> Page text
In my view, the information severed from the records at issue falls within one or more of the aforementioned paragraphs of the definition of personal information under section 2(1) of the Act.  Pages 156 and 157 contain personal information of both the appellant and another individual (the affected person).

 

 

ISSUE B:       If the answer to Issue A is yes, whether the discretionary exemption provided by section 49(b) of the Act applies.

 

In Issue A, I found that pages 156 and 157 contain the personal information of both the appellant and the affected person.

 

Section 47(1) of the Act gives individuals a general right of access to personal information in the custody or under the control of institutions.  However, this right of access is not absolute. Section 49(b) provides an exception to this general right of disclosure of personal information to the person to whom the information relates.  Specifically, section 49(b) provides that:

 

 

A head may refuse to disclose to the individual to whom the information relates personal information,

 

where the disclosure would constitute an unjustified invasion of another individual's personal privacy;

 

Section 49(b) introduces a balancing principle.  The Ministry must look at the information and weigh the requester's right of access to his/her own personal information against another individual's right to the protection of his/her personal privacy.  If the Ministry determines that the release of the information would constitute an unjustified invasion of the other individual's personal privacy, then section 49(b) gives the Ministry the discretion to deny the requester access to the personal information (Order 37).

(Saved data entries)
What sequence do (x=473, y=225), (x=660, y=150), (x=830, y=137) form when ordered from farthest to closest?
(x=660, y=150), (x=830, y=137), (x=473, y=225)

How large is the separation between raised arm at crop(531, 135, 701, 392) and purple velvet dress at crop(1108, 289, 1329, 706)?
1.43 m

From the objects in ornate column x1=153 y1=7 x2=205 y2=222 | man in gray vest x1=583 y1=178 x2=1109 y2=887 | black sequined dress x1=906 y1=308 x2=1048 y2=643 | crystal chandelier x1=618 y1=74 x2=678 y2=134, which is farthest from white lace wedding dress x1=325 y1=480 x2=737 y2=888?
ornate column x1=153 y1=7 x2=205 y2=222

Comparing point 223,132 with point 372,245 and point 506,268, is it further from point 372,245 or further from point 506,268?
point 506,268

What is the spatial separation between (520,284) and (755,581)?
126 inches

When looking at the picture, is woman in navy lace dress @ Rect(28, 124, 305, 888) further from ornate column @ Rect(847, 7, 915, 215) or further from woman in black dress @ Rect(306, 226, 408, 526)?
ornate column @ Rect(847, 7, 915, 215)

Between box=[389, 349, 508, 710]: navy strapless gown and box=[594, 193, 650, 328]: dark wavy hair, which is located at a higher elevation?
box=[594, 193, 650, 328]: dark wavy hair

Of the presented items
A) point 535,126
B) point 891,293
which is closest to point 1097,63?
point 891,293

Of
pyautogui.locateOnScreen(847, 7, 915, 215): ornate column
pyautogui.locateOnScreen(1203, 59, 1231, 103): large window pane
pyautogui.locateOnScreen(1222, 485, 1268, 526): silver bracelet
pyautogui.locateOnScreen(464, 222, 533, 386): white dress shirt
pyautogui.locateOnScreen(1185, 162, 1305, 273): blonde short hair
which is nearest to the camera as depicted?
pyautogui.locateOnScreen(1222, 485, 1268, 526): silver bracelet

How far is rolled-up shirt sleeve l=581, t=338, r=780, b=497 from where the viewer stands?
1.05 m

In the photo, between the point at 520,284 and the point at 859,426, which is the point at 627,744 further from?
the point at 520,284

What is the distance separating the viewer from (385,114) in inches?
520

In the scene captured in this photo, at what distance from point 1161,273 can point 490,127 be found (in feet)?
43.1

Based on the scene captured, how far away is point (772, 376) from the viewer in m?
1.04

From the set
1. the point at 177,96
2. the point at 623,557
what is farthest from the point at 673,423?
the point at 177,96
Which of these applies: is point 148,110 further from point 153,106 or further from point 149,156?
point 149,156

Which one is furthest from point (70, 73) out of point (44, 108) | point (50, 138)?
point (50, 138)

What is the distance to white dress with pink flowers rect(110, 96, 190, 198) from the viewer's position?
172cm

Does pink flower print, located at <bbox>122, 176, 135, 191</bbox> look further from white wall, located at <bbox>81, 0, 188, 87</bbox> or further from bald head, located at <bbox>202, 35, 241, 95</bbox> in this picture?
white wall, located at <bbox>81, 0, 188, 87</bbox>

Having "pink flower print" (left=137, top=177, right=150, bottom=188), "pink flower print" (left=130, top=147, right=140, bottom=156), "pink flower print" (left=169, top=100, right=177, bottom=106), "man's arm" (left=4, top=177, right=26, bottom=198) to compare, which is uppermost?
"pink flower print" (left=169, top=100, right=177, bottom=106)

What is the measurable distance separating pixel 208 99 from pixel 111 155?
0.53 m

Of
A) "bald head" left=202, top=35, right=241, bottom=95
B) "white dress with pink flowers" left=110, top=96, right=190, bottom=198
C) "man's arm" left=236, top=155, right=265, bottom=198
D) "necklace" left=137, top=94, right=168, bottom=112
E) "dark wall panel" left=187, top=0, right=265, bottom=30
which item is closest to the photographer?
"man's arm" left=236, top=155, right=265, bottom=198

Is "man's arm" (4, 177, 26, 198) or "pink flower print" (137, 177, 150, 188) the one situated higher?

> Things to do
**A.** For each statement about the ruling on personal information, answer yes or no and quote the deciding words of the ruling. (i) Pages 156 and 157 contain the personal information of the appellant alone. (ii) The right of access under section 47(1) is absolute. (iii) Section 49(b) introduces a balancing principle.
**B.** Carry the ruling on personal information forward, beginning right after its final sentence.

> Responses to the tasks
**A.**
(i) No: "Pages 156 and 157 contain personal information of both the appellant and another individual (the affected person)."
(ii) No: "However, this right of access is not absolute."
(iii) Yes: "Section 49(b) introduces a balancing principle."

**B.**
In my view, where the personal information relates to the requester, the onus should not be on the requester to prove that disclosure of the personal information would not constitute an unjustified invasion of the personal privacy of another individual.  Since the requester has a right of access to his/her own personal information, the only situation under section 49(b) in which he/she can be denied access to the information is if it can be demonstrated that disclosure of the information would constitute an unjustified invasion of another individual's privacy.

 

Sections 21(2), (3) and (4) of the Act provide guidance in determining whether disclosure of personal information would result in an unjustified invasion of the personal privacy of the individual to whom the information relates.  Section 21(3) lists the types of information the disclosure of which is presumed to constitute an unjustified invasion of personal privacy.  The Ministry, in its representations, relies upon the presumption contained section 21(3)(b) of the Act, which provides:

 

 

A disclosure of personal information is presumed to constitute an unjustified invasion of personal privacy where the personal information,

 

was compiled and is identifiable as part of an investigation into a possible violation of law, except to the extent that disclosure is necessary to prosecute the violation or to continue the investigation;

 

The Ministry advises that pages 156 and 157 were compiled as part of the Ottawa Police Force's investigation of the appellant's complaint against certain of its officers.

 

That complaint alleged violations of the Criminal Code  of Canada and alleged behaviour which would constitute offences under the Police Services Act.  Previous orders of this agency have determined that investigations of alleged violations of the Police Act (predecessor to the Police Services Act) qualify as investigations for the purposes of section 21(3)(b) (Orders P-285 and P-372).  An investigation of alleged violations of the Criminal Code of Canada  would also qualify as an investigation under this section.  I am satisfied that the investigation of the appellant's complaint qualifies as an investigation into a possible violation of law.

 

Having carefully reviewed the records and the representations of the parties, I find that the personal information contained in the severed parts of the records at issue was compiled and is identifiable as part of an investigation into a possible violation of law and accordingly, its disclosure would constitute a presumed unjustified invasion of personal privacy under section 21(3)(b).

 

Section 21(4) of the Act lists the types of information the disclosure of which would not constitute an unjustified invasion of privacy.  I have considered section 21(4) of the Act and find that none of the personal information at issue in this appeal falls within the ambit of this provision.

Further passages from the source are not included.